The list goes on, quite well, I may add. Stay tuned.

Palm trees and sunny days. This is the Spanish craze.

Signing off-

Shamim Sobhani




34 thoughts on “What’s it like living in Spain…

  1. I love about Spain is that you can go into the sea around April and onward until October 🙂 it is so much better than i.e. Thuringen where it is raining almost every day, but I have to admit as a Hungarian I am quite used to the sun, but when I was living there I had to buy a new sunglasses in January 🙂

    Liked by 1 person

  2. I love Spain, the weather there and especially the sangria. and let’s not forget the sun, the beaches, all you ladies there …

    Mmmmmmmmm. I really like Spain. 🙂

    Liked by 1 person

      1. I live outside Castellon, more close to Tarragona, than to Castellon. I have seen many beautiful beaches here, but please check out, so you can assure yourself to find a beach, as you like. We have both sand and stone beaches here.

        Liked by 1 person

  3. With myself living in Central Ontario I can very much identify with your words. Although I have never been to Spain, I have heard our “winters” would be much different here than what Spain would encounter.

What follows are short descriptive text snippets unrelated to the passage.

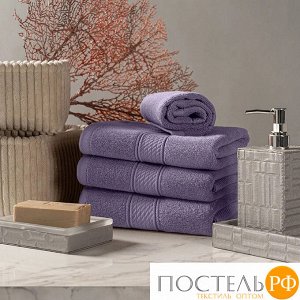 Комплект полотенец ESTIA МАРТОС, Махра, 50х80 см - 4 шт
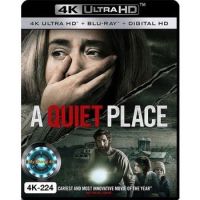 4K UHD หนัง A Quiet Place ดินแดนไร้เสียง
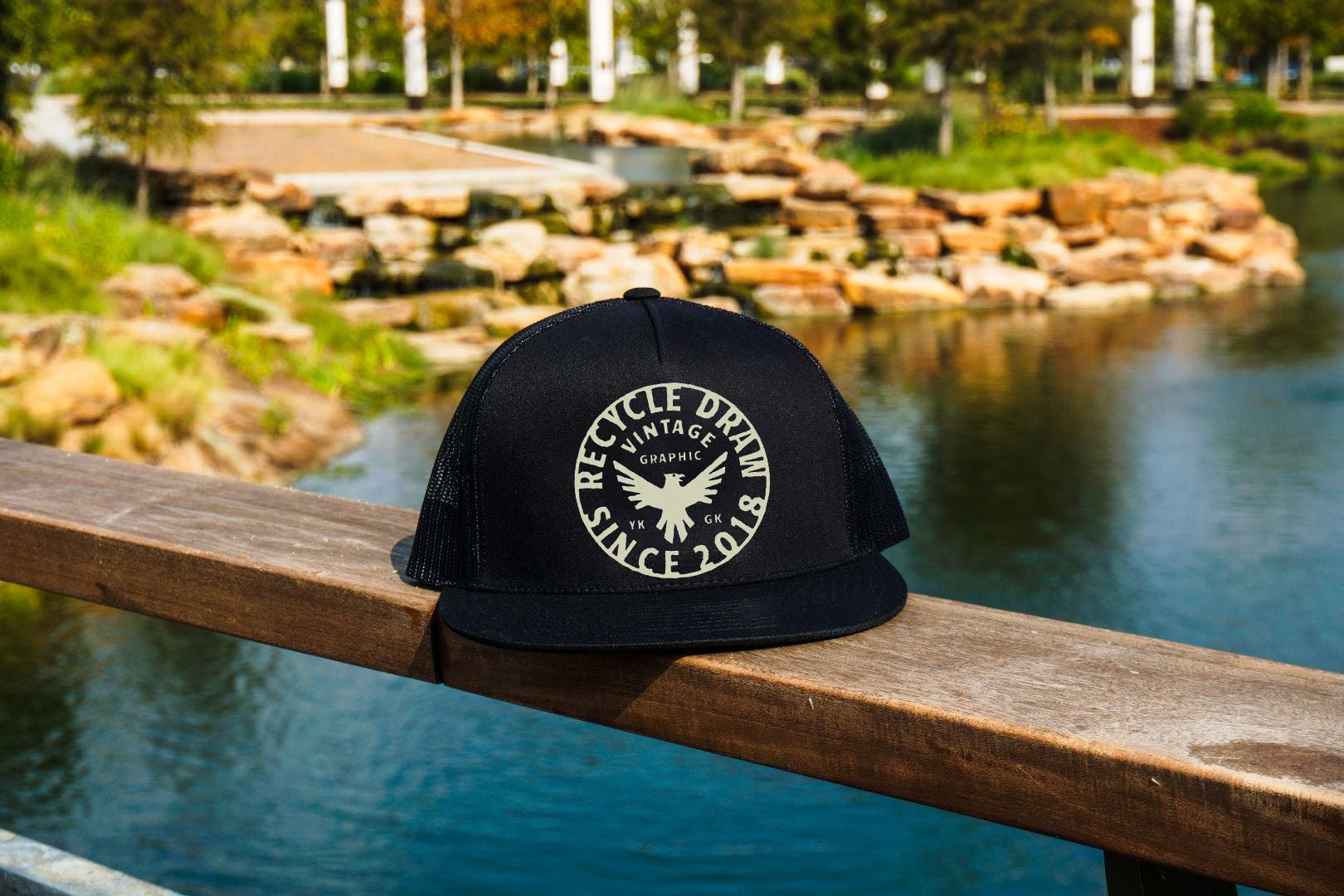 Western Eagle Embroidered Cowboy Hat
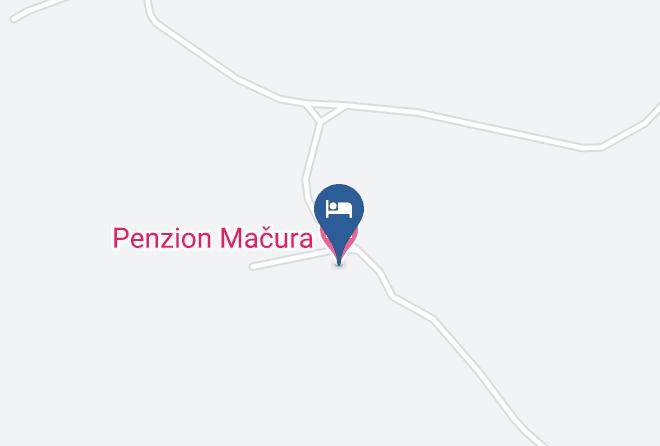 Strakonice - Penzion Macura Maps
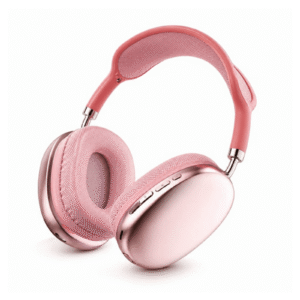 P9 gaming headphones connected with desktop gaming setup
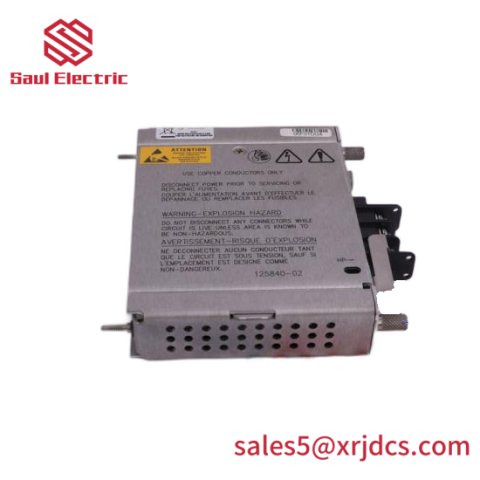 Bently Nevada 3500 Series Process Control Module, Model 15-01-02-01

    It is springtime here now and yesterday we hit a “balmy” 6 degrees Celsius. With the sun out it felt SOOOO warm, and after our winter was like t -shirt weather. 🙂

    Liked by 2 people

  4. Yes, even in the Banana Belt of Canada, i.e. Windsor (across the river from me, as I type), you don’t see palm trees. And in Spain I guess you can visit all those places with a sign saying “Ernest Hemingway slept (drank) here.” Ernie was originally from Michigan, but liked the sunny clime of Spain better, I guess.

    Liked by 1 person

    1. Ha ha, I guess Hemingway did prefer sunny days more and I don’t blame him! By the way, I have never heard of the “Banana Belt” of Canada. Does that make me an ignorant Canadian…? Thanks for the history lesson Tom!

      Liked by 1 person

      1. There’s a small national park south of Windsor, Pt. Pelee National Park. It’s a peninsula that juts out into Lake Erie and is Canada’s southernmost point. When i’ve hiked there, I’ve actually seen cactus plants. Must be the only place in Canada with cacti!

        Liked by 1 person

  5. I just came back from a week in Mexico, which was sunny all day every day. That’s quite a change for a person from Seattle, a rainy city that has been experiencing an unusually wet spring. I met a lot of Seattleites who were thrilled to be down there, but I the hot weather just made me wilt. I was born to live in Seattle, because I’d take cold and wet over unrelenting heat. I’m so glad that you found a place you enjoy! Thanks for the follow. I look forward to reading more of your blog!

    Liked by 1 person

    1. Hi Naomi! I know what you mean, I’m from Halifax, NS, where we have grey skies and wet weather most days. I feel nostalgic sometimes. BUT, all I can say that it didn’t take me long to get used to Spain’s sunny days all around! Thanks for taking the time to comment on my post! Looking forward to reading more of your blog!

      Liked by 1 person

      1. HI Shamim, I remember visiting Halifax as a little girl. We went to Montreal for Expo ’67, and then went on to visit the Maritime Provinces. On a very steep downhill, somehow the big aluminum cover went flying off our tent trailer, and we managed to stop traffic for while we recovered it and tied it back on. Looking forward to reading more of your posts too!

        Liked by 1 person

      2. It was summertime. Every summer my widowed mother would take the seven of us on a road trip for the whole summer, camping and eating peanut butter sandwiches, and we would explore a region of Canada and/or the US. That summer we saw the Maritime Provinces and all the New England states. I loved Quebec, and Nova Scotia, Prince Edward Island, Cape Breton. You have a beautiful homeland!